___ Отрывок ___

Для Барбары это было словно вспышка молнии. Розенцвейг показал, что мозг может быть изменен. Для нее это означало, что помимо компенсации могут существовать и другие способы решения ее проблемы. Чтобы найти их, ей предстояло соединить результаты исследований Розенцвейга и Лурии.
Она добровольно изолировала себя от окружающего мира и начала выполнять разработанные ею самой упражнения. Хотя у нее не было никакой уверенности в том, что это к чему-то приведет, она трудилась неделя за неделей, позволяя себе лишь короткие перерывы на сон и доводя себя почти до изнеможения. Она тренировала свою самую ослабленную функцию — установление связи между рядом символов. Одно из упражнений предполагало определение времени по сотням карточек, на которых были нарисованы часы, показывающие разное время. На обратной стороне этих карточек Джошуа Кохен по ее просьбе написал правильное время. Она перемешивала карточки, чтобы не иметь возможности вспомнить ответы. Она брала карточку, пыталась назвать показанное на ней время, проверяла ответ, затем как можно быстрее переходила к следующей карточке. Когда она не могла разобрать, что показывают часы, нарисованные на карточке, она подолгу занималась с настоящими часами, медленно поворачивая стрелки и пытаясь понять, почему в 2:45 часовая стрелка проходит три четверти своего пути до трех.
Когда в конце концов она начала находить ответы на эти вопросы, она добавила стрелки, отсчитывающие секунды и шестидесятые доли секунды. После долгих недель изнурительной работы она не только научилась определять время по часам быстрее, чем обычные люди, но заметила улучшения в плане других своих проблем по связыванию символов и впервые начала понимать грамматику, математику и логику. А самое главное, она теперь могла понимать, что говорят люди непосредственно в момент речи. Она, наконец, стала жить в реальном времени.

___

Задания.
a: Перепишите из отрывка о Барбаре фрагмент без изменений. Начните со слов «Когда в конце» и остановитесь после слов «в реальном времени.».
b: Что, согласно отрывку, Джошуа Кохен написал на обратной стороне карточек с нарисованными часами?

___ Исходные данные ___

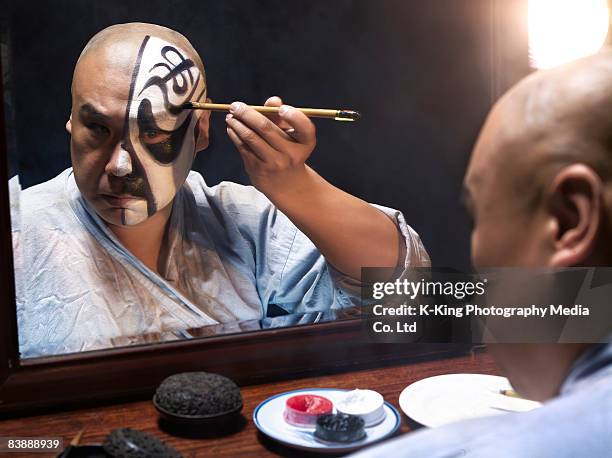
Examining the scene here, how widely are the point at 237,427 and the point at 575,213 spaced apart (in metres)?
0.70

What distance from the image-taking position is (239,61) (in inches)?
44.7

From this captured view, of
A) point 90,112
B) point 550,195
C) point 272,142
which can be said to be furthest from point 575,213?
point 90,112

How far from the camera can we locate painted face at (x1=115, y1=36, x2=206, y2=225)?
3.50ft

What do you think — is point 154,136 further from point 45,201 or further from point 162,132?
point 45,201

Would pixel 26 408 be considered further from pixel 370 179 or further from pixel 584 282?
pixel 584 282

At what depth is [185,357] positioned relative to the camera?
1155 mm

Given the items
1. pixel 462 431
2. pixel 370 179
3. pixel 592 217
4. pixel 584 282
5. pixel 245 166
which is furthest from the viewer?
Answer: pixel 370 179

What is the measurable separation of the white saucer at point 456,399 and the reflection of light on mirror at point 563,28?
65cm

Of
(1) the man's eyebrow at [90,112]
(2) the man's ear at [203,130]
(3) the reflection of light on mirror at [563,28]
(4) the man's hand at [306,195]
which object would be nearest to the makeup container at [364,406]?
(4) the man's hand at [306,195]

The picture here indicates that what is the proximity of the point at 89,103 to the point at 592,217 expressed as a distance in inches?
31.3

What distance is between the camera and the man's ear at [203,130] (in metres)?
1.12

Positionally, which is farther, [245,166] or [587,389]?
[245,166]

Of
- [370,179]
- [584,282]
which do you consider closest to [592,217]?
[584,282]

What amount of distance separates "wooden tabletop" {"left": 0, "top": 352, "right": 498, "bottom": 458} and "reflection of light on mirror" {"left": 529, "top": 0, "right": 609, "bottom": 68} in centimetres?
64
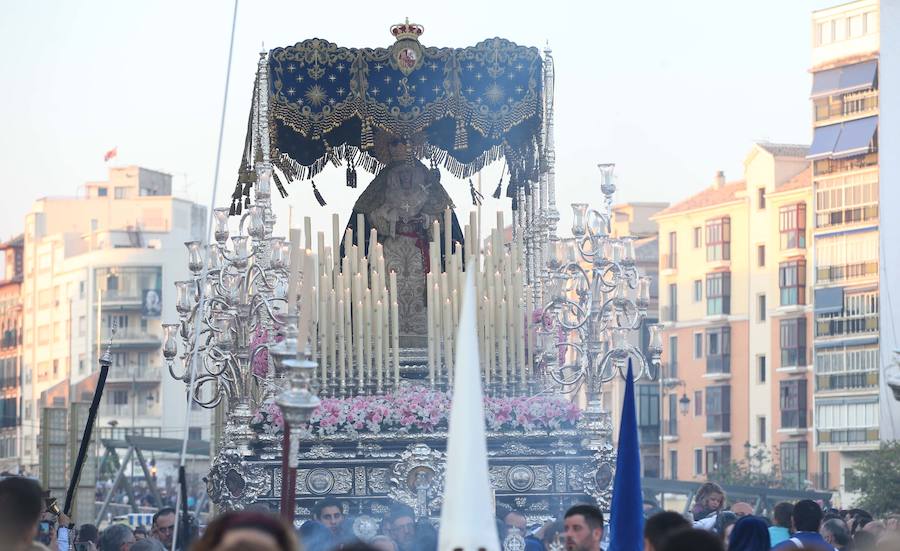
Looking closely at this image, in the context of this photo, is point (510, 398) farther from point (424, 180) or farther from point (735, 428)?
point (735, 428)

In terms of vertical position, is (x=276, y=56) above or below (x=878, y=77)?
below

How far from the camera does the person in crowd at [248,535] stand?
7984 millimetres

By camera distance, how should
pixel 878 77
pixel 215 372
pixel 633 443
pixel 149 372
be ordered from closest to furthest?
1. pixel 633 443
2. pixel 215 372
3. pixel 878 77
4. pixel 149 372

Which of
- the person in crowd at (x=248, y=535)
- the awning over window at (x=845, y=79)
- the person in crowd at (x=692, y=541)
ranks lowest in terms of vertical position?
the person in crowd at (x=692, y=541)

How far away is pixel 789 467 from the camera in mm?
81625

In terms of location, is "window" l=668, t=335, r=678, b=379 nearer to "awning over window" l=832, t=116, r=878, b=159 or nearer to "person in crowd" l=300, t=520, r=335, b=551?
"awning over window" l=832, t=116, r=878, b=159

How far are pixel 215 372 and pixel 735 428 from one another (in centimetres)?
6515

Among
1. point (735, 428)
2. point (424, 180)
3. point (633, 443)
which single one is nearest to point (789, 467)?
point (735, 428)

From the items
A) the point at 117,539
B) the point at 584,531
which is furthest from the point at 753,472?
the point at 584,531

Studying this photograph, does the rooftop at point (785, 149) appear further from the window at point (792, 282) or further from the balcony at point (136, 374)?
the balcony at point (136, 374)

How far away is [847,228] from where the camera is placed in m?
78.1

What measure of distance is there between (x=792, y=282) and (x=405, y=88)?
6109 centimetres

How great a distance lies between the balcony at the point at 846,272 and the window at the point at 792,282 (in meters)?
2.57

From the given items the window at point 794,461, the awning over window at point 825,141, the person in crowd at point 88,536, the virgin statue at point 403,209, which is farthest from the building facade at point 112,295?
the person in crowd at point 88,536
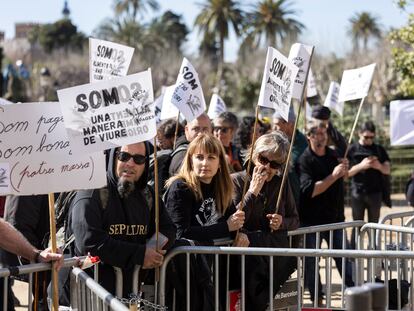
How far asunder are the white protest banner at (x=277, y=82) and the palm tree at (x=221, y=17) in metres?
67.5

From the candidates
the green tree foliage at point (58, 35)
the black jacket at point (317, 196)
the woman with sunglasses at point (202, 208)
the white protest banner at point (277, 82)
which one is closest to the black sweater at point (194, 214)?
the woman with sunglasses at point (202, 208)

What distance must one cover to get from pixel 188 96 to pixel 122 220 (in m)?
3.66

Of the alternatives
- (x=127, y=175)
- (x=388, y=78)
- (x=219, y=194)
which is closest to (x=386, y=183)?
(x=219, y=194)

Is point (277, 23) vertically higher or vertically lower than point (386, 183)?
higher

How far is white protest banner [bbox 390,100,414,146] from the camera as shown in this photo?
1122 cm

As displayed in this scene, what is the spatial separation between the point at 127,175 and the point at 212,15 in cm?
7156

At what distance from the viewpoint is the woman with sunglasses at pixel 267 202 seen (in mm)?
6023

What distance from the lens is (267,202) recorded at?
21.7 ft

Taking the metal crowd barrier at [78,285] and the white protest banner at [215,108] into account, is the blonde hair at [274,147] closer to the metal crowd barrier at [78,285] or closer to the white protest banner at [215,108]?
the metal crowd barrier at [78,285]

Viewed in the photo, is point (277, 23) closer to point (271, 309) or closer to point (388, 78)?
point (388, 78)

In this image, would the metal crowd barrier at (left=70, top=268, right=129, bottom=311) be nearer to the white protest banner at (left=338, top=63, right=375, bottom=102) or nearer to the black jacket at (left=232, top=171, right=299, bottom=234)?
the black jacket at (left=232, top=171, right=299, bottom=234)

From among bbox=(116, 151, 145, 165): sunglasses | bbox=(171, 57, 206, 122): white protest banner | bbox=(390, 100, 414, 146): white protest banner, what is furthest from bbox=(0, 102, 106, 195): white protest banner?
bbox=(390, 100, 414, 146): white protest banner

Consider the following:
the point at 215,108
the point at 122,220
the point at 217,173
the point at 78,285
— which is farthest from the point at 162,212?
the point at 215,108

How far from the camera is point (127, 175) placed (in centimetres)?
523
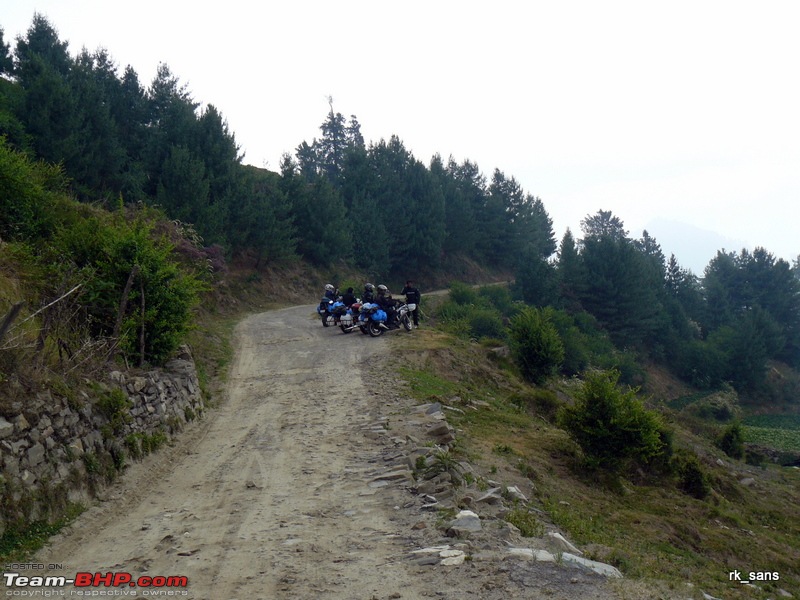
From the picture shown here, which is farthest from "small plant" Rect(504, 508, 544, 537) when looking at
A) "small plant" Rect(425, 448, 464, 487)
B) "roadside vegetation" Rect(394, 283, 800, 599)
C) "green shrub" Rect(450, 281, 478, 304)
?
"green shrub" Rect(450, 281, 478, 304)

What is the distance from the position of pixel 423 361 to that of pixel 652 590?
1163cm

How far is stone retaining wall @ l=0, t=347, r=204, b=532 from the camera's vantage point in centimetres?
596

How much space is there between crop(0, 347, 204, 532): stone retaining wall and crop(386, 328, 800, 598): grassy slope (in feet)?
16.9

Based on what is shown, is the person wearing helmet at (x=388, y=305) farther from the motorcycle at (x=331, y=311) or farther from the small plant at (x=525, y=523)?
the small plant at (x=525, y=523)

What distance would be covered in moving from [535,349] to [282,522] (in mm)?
14884

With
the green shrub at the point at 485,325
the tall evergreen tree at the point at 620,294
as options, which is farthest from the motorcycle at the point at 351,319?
the tall evergreen tree at the point at 620,294

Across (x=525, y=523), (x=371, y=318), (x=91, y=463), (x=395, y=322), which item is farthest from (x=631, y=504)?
(x=395, y=322)

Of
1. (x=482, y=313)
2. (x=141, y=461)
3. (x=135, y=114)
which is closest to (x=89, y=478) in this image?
(x=141, y=461)

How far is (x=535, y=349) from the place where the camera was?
1991 cm

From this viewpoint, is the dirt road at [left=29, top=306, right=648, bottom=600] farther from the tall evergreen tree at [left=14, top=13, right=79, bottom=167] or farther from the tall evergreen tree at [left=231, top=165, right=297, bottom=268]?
the tall evergreen tree at [left=231, top=165, right=297, bottom=268]

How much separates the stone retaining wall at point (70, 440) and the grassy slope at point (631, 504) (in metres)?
5.16

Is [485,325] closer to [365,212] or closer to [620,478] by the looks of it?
[365,212]

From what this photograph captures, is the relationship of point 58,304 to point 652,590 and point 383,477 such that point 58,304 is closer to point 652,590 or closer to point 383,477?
point 383,477

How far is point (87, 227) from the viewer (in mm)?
11180
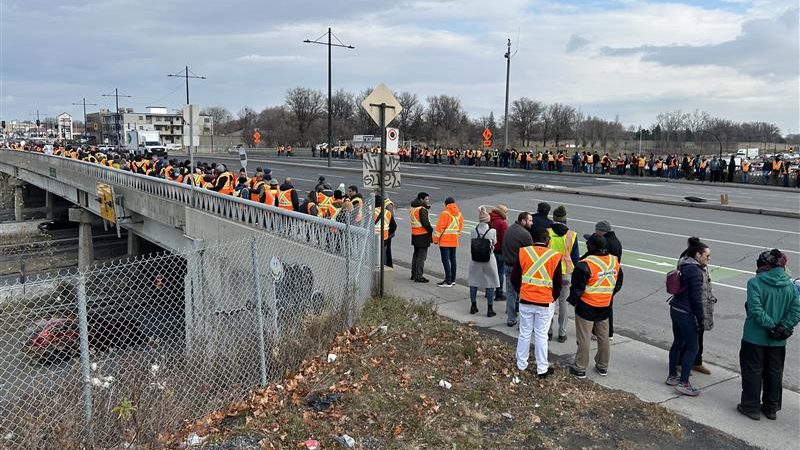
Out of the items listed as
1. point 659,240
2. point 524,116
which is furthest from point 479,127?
point 659,240

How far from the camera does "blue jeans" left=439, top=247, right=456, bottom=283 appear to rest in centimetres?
1083

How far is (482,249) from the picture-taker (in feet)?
29.7

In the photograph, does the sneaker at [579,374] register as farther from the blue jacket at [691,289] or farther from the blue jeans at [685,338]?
the blue jacket at [691,289]

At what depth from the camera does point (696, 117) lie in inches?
4058

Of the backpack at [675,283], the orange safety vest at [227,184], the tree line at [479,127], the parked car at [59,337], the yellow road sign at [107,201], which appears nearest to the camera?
the backpack at [675,283]

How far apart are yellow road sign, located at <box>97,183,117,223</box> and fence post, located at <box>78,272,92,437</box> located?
19765 millimetres

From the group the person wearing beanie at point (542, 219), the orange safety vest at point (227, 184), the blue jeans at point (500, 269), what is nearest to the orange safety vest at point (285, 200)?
the orange safety vest at point (227, 184)

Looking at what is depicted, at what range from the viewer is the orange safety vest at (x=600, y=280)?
644 cm

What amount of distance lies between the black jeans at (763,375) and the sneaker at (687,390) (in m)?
0.51

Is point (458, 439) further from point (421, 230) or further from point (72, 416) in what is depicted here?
point (421, 230)

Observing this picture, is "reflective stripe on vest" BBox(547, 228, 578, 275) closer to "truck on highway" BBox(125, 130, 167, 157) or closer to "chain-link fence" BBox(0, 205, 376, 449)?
"chain-link fence" BBox(0, 205, 376, 449)

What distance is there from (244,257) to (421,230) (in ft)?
10.8

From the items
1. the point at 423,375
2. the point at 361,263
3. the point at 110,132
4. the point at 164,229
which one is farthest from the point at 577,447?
the point at 110,132

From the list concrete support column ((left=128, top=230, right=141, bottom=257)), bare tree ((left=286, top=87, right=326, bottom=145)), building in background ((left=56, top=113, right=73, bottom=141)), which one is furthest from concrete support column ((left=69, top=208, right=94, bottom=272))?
building in background ((left=56, top=113, right=73, bottom=141))
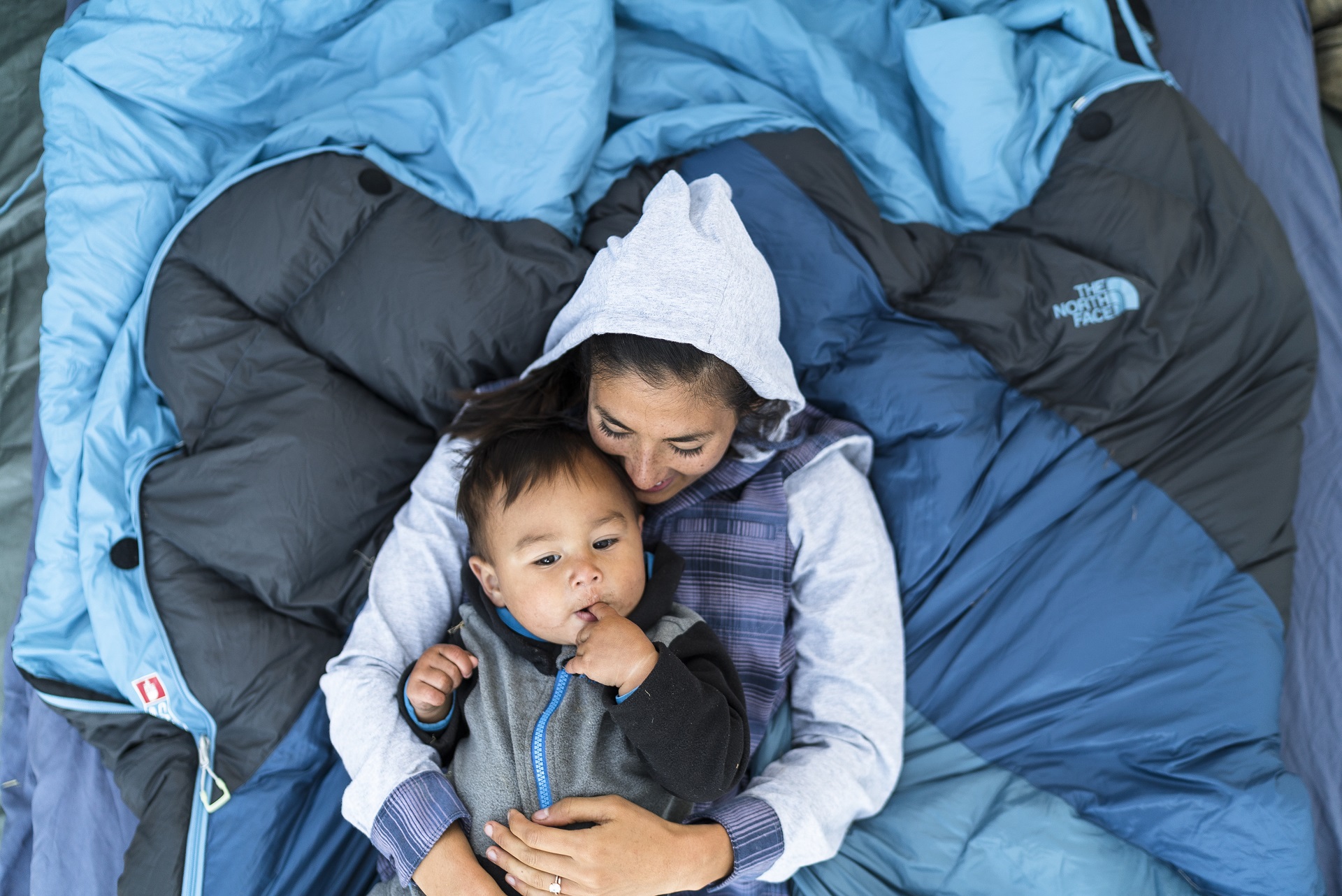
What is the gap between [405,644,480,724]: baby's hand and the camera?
1.33m

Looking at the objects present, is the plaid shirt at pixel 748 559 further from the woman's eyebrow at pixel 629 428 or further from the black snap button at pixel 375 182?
the black snap button at pixel 375 182

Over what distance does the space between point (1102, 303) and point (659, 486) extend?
831 millimetres

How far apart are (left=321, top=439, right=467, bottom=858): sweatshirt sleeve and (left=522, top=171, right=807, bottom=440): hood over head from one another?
1.16 feet

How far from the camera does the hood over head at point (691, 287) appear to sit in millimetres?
1308

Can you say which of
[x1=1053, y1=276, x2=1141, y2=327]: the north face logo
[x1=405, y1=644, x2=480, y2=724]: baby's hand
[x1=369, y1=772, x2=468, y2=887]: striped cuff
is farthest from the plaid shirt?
[x1=1053, y1=276, x2=1141, y2=327]: the north face logo

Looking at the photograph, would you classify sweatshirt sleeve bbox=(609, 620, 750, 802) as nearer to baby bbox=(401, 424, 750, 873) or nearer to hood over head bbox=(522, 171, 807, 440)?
baby bbox=(401, 424, 750, 873)

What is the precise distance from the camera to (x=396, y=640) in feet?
4.77

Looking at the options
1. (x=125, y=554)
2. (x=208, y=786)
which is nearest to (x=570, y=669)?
(x=208, y=786)

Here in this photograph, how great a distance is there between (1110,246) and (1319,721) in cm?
88

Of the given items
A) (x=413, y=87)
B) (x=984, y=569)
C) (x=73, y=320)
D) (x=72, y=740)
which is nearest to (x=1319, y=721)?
(x=984, y=569)

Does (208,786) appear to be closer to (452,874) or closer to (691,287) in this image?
(452,874)

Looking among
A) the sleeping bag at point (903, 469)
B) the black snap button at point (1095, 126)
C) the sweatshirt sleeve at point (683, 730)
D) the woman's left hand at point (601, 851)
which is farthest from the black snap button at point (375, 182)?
the black snap button at point (1095, 126)

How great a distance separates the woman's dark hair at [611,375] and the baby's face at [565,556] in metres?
0.17

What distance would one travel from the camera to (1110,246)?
5.49 ft
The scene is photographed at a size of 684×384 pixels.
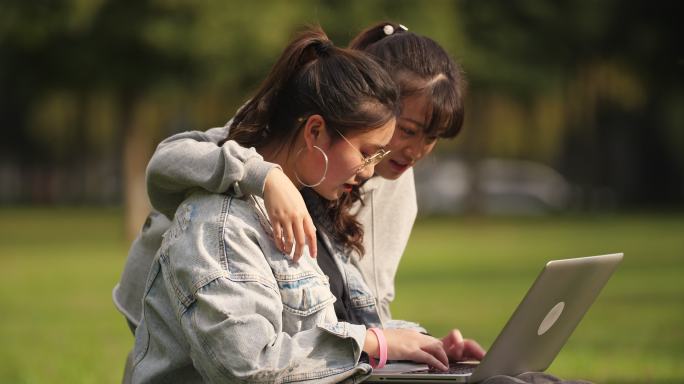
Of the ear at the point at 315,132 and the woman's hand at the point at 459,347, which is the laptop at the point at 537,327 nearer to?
the woman's hand at the point at 459,347

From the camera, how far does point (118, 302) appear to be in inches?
166

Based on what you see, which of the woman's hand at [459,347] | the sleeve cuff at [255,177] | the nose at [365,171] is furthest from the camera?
the woman's hand at [459,347]

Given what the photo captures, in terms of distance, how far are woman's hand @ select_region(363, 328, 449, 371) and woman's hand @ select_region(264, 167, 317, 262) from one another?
0.31m

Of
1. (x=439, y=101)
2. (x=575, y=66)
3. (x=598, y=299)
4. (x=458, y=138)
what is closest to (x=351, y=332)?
(x=439, y=101)

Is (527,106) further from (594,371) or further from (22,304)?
(594,371)

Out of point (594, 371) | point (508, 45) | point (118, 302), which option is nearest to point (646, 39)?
Result: point (508, 45)

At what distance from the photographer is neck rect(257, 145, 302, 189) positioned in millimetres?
3543

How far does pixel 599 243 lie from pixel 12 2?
33.3 feet

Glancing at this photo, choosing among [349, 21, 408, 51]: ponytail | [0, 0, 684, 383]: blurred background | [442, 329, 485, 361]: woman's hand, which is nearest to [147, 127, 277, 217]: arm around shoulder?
[0, 0, 684, 383]: blurred background

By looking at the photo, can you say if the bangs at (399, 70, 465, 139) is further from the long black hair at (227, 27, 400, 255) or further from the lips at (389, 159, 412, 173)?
the long black hair at (227, 27, 400, 255)

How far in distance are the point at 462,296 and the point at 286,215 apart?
9.25 meters

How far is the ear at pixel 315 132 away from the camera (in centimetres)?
345

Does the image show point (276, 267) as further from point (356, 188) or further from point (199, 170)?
point (356, 188)

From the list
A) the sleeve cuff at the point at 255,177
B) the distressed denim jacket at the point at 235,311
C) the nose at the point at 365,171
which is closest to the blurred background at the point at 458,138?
the nose at the point at 365,171
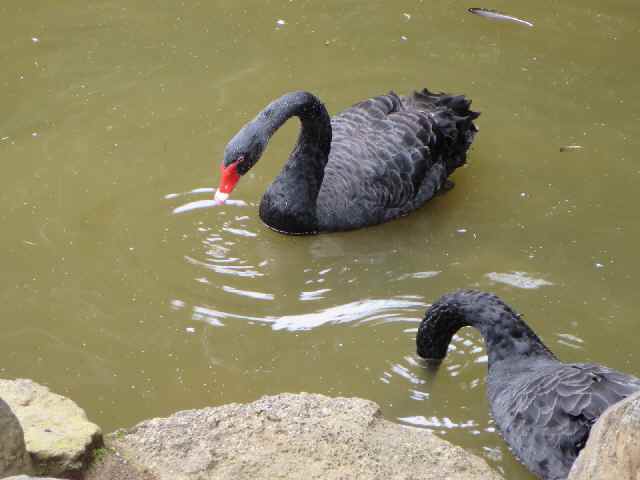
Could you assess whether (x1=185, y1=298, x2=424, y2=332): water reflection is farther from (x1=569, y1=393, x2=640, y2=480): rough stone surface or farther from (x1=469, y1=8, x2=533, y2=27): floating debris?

___

Ответы к заданиям.
a:
Когда в конце концов она начала находить ответы на эти вопросы, она добавила стрелки, отсчитывающие секунды и шестидесятые доли секунды. После долгих недель изнурительной работы она не только научилась определять время по часам быстрее, чем обычные люди, но заметила улучшения в плане других своих проблем по связыванию символов и впервые начала понимать грамматику, математику и логику. А самое главное, она теперь могла понимать, что говорят люди непосредственно в момент речи. Она, наконец, стала жить в реальном времени.

b: Правильное время.